* REQUIREMENTS *
1 - Can you sum up the thread about H4 treated pine posts in the ground in two sentences?
2 - Which usernames head the posts in the thread on H4 treated pine posts? List each one once.

* SUPPLIED TEXT *

# Forum Home Renovation Structural Renovation  H4 Treated pine posts - in ground

## Strungout

Hi, 
I am about to get this carport built and they are going to use *h4*  150 x 150 Treated pine posts set into the ground. 
Is the H4 OK inground (The company says it is and they do it all the time  but   :Confused: ??????) 
Thanks 
Greg

----------


## mijati

H4 is treated for inground. Same as Sleepers, Round pine logs etc...
So not a problem...
Good luck with it...

----------


## TermiMonster

:Iagree:

----------


## Gooner

Yep. H4 for in ground is fine as long as it is not submerged in water which it obviously should not be. Fence posts are usually H4 and are underground, so H4 is fine for this application.

----------


## Strungout

Thanks Guys for the replies.

----------


## ringtail

I'd be putting them in stirrups. Dont care what anyone says, timber in the ground will eventually rot, get eaten or both. For the extra little bit on concrete and the stirrups VS piece of mind in the long term, thats what I'd do. Although If you are selling the house within 6 years it wont be your problem.

----------


## dukekamaya

The H4 side of things is fine, I'd be more concerned about the structual grade of the timber (or lack there-of) - 150 x 150 H4 is a WAT (Wet After Treatment) sawn non-structual grade landscaping post

----------


## billyj_86

im guessing from the fact they want to put the posts straight in the ground that this is a free standing carport. h4 posts are fine in ground. but if you want a stained/oiled finish id be using cypress posts insted

----------


## dukekamaya

Provided they are F8 structually graded, yes they would be ok though cypress isn't commonly used in NSW like it is in Vic.

----------

* MATERIAL *
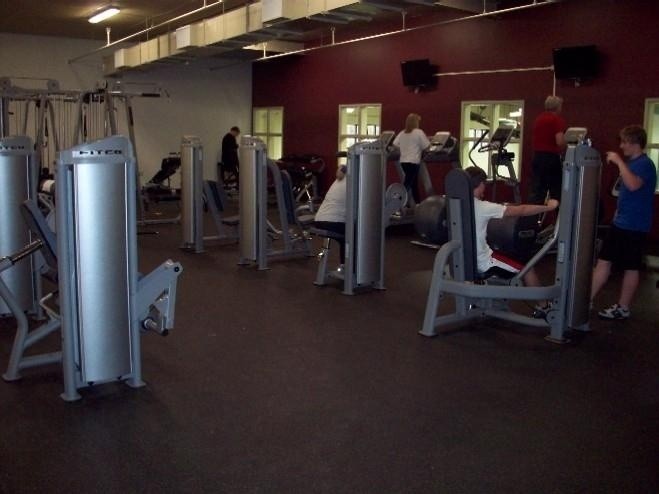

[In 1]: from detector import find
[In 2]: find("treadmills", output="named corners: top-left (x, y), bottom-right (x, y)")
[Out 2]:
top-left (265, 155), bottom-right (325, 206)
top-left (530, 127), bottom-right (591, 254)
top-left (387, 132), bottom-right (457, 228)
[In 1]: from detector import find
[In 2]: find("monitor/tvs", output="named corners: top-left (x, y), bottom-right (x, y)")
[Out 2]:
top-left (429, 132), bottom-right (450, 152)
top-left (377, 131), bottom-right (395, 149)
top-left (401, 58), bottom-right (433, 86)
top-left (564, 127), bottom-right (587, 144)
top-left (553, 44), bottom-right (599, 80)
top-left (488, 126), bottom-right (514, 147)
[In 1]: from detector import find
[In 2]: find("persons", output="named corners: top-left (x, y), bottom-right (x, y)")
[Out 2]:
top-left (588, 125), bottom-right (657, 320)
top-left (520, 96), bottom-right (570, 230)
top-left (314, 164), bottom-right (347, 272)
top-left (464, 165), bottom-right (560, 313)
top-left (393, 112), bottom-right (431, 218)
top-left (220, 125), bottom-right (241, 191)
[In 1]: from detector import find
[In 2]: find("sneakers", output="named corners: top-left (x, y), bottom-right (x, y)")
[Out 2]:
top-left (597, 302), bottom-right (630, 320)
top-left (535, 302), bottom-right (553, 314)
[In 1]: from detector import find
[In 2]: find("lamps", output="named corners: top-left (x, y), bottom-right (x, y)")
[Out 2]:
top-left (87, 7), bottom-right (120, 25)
==
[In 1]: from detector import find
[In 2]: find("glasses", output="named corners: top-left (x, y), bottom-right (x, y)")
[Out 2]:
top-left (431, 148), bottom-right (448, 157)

* OUTPUTS FOR THE TASKS *
1 - Greg asks whether 150 x 150 H4 treated pine posts can be set into the ground for a carport, and several replies say H4 is treated for in-ground use and is fine as long as it is not submerged in water. Other replies recommend stirrups because timber in the ground will eventually rot or get eaten, warn that 150 x 150 H4 is a non-structural grade landscaping post, and suggest cypress posts for a stained or oiled finish, which would be OK if they are F8 structurally graded.

2 -
Strungout
mijati
TermiMonster
Gooner
ringtail
dukekamaya
billyj_86